– Ну и что плохого в том, что одна будет бить своих обидчиков, другая терпеть, а третья выберет независимость?
– Наверное, то, что первая будет бить не только обидчиков, но и всех, кто ей показался подозрительным, а иногда просто бить всех подряд, чтобы выразить всю ту ярость, которая в ней накопилась за жизнь. Она, возможно, будет бить своих детей, «наезжать» на одноклассников, друзей, потом на сотрудников и мужа, что вряд ли будет способствовать ее карьере, успеху и благополучию в личной жизни. Ее немотивированная агрессия будет разрушать личные отношения, и каждое последующее отвержение будет вызывать в ней еще бóльшую боль, ярость и ощущение одиночества.
Вторая, продолжая терпеть, может провоцировать еще более яростные вспышки агрессии, потому что насильнику часто так важно встречаться с реакцией своей жертвы, что иногда в глубине души ему даже хочется быть остановленным. Терпение этой женщины будет в результате не освобождать ее от боли, а усиливать ее. И чтобы страдания были выносимыми, она может совсем перестать ощущать себя живой, будет функционировать – и только, но не жить. Потому что жить слишком больно и страшно.
Третья, выбрав независимость и вырвавшись из ада, сначала ощущает себя в полном порядке, даже поначалу будет испытывать эйфорию от свободы, но неспособность и нежелание зависеть приведет ее в итоге к одиночеству, усталости от избыточного контроля и ответственности. Ей захочется быть с кем-то, но как довериться, расслабиться и проявить слабость?
Кстати, мы забыли и о четвертой, которую я тоже приводила в пример. Ту, которая решает, что она ужасная и жить недостойна. У нее все может закончиться серьезной депрессией, саморазрушительным поведением и в итоге явным или неявным суицидом.
Вот так каждую из них защитные механизмы когда-то спасли, позволив пережить сложную ситуацию, но потом те же механизмы стали ограничивать или разрушать. Хотя бы потому, что девочки эти не отдавали себе отчета в том, как и от чего они защищаются, не формулировали, не осознавали, что с ними происходит, и у них не было возможности поменять что-либо в этом.
– То есть если они сформулируют и осознают, как именно они защищались, то… что?
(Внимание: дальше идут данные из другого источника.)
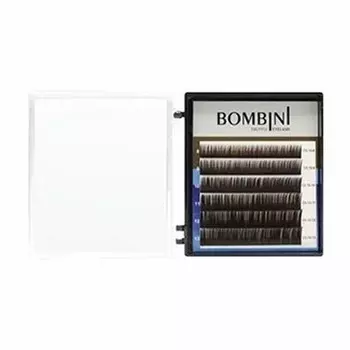 Bombini, Ресницы на ленте Truffle 0,07/8-13 мм, изгиб D+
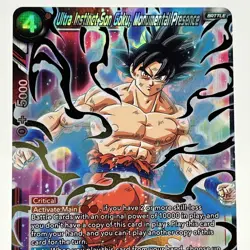 DRAGON BALL Super Card Game UI GOKU DIVINE MULTI #DB2-002 - Image 2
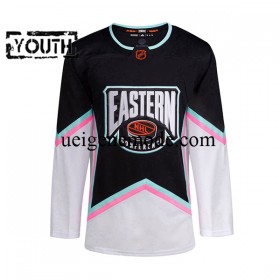 Kinder Eishockey Trikot 2023 All-Star Adidas Schwarz Authentic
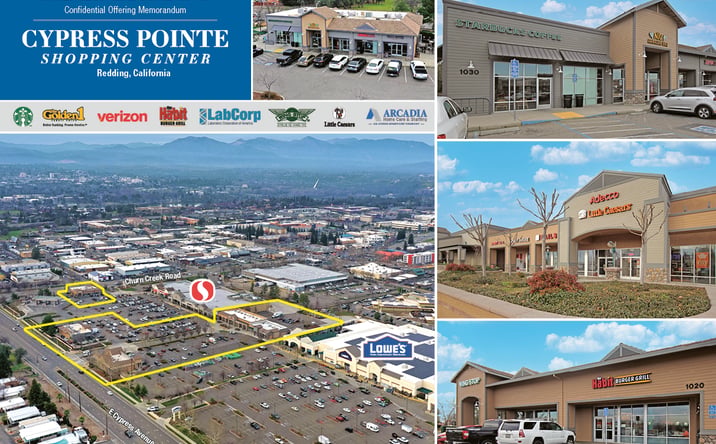 Pictures of Retail property located at 1030 East Cypress Avenue, Redding, CA 96002 for sales - image #1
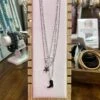 Hat Star Boot Necklace -Women Fashion 16627B38 0F18 4FEB 952D F03572341243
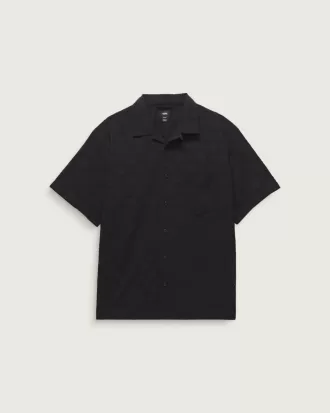 Camisa tejida con ojales Wayside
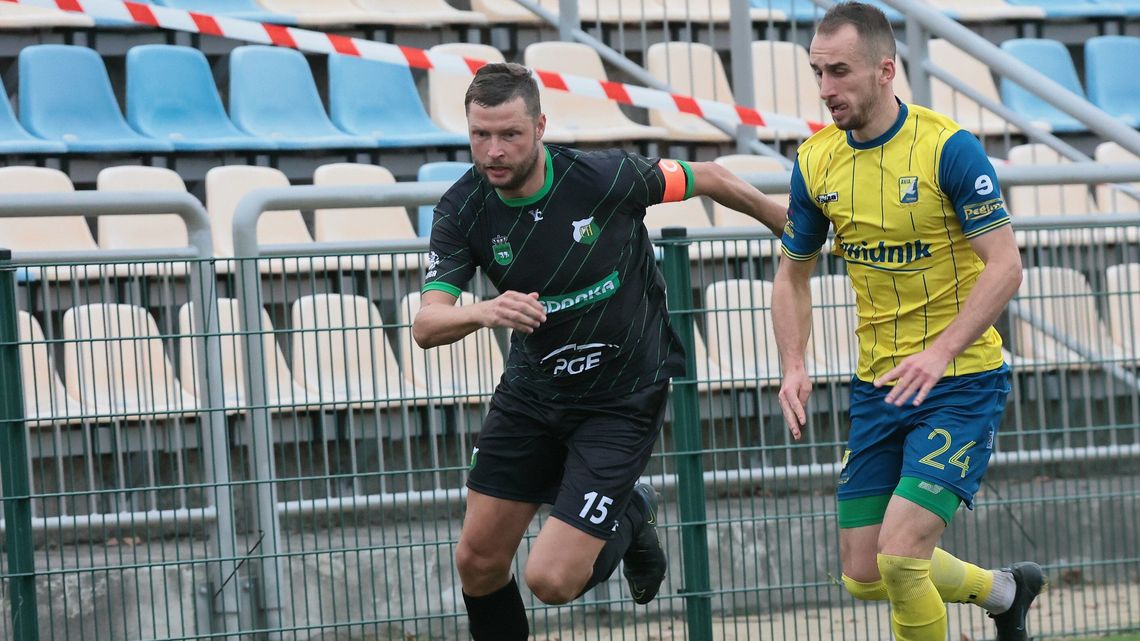 Chełmianka ma dwóch nowych piłkarzy, Grzegorz Bonin i Michał Budzyński na aucie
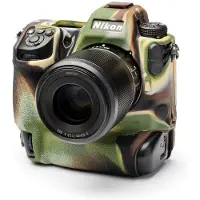 Easycover Silikonprotector Camouflage für Nikon Z9 (Neuheit)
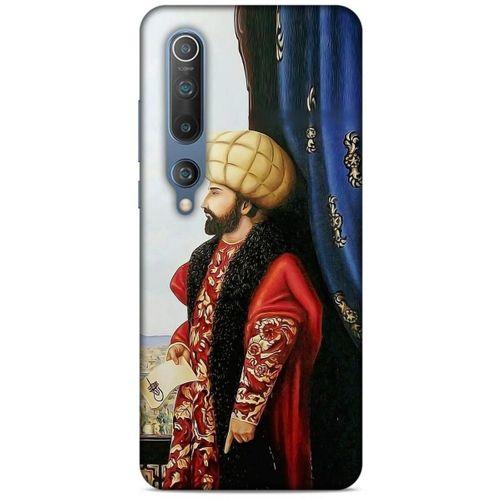 Xiaomi Mi 10 Uyumlu Kılıf Ottoman (4) Koruma Kılıfı Fatih Sultan Mehmet
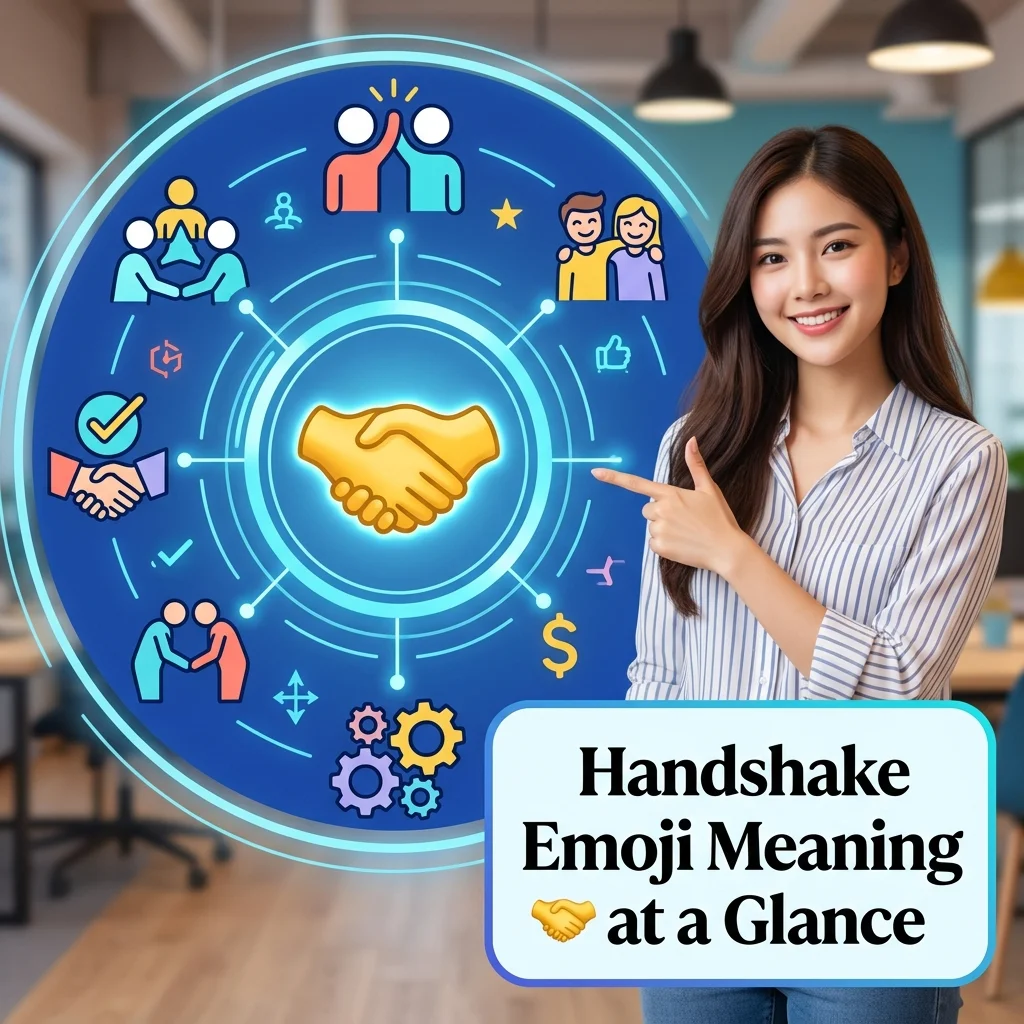 Handshake Emoji Meaning 🤝 at a Glance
Они перестанут защищаться? В этом смысл?
– Смысл чего? Нашей работы? Отчасти – да. Но не в том, чтобы помочь клиенту перестать защищаться, а в том, чтобы помочь ему лучше понять, как он устроен. В том, чтобы восстановить пробелы, выстроить связи, увидеть и признать свою зависимость от прошлого опыта и через это приобрести чуть больше свободы.
– Пробелы? Что еще за пробелы? Зачем их восстанавливать? А что, если я и так хорошо помню все, что со мной было? И с чего вы решили, что я как-то завишу от прошлого опыта? Я взрослый человек, детство давно осталось позади.
– Ну, пробелы не только в памяти, пробелы в связях между тем, что происходило с вами когда-то, и тем, что происходит с вами сейчас; между тем, что вы чувствуете сейчас, и тем, как вы переживали это когда-то; ну и между тем, что когда-то руководило вашими поступками, и тем, что руководит вашими решениями теперь.
– Так. Про пробелы мне ничего не понятно, это все слишком мудрено. Вы сами-то понимаете, что рассказываете?
– До какой-то степени.
– Ну и как вы работаете, если сами не знаете, что делаете?
– О том, что такое работа психолога, почему и как происходят изменения во внутренней и внешней жизни клиента, написаны тысячи книг. И не только представители разных подходов, но и даже психологи или психотерапевты, работающие в одном подходе, видят это по-разному. Потому что многим из нас нужно подобрать слова, формулировки, ви́дение, которое бы стало для нас опорным в работе. Ведь мы имеем дело с хаосом, неопределенностью, непознаваемостью, каковой является психика человека. Я вот тоже часто задаю себе все эти вопросы: как и при каких условиях происходят изменения в жизни и во внутреннем ощущении клиентов? Что помогает происходить прорывам, а что мешает им? Когда психотерапия становится неэффективной?
Что именно в клиент-терапевтической встрече является терапевтичным, а что только укрепляет клиентский невроз? Я регулярно пытаюсь искать ответы на эти вопросы на супервизорских и учебных группах, в личной супервизии и в обсуждении с коллегами, слушая выступления коллег на конференциях и сама участвуя в круглых столах, читая статьи и книги и сама садясь за их написание. Увы, у многих из нас есть предположения, но однозначных ответов нет ни у кого.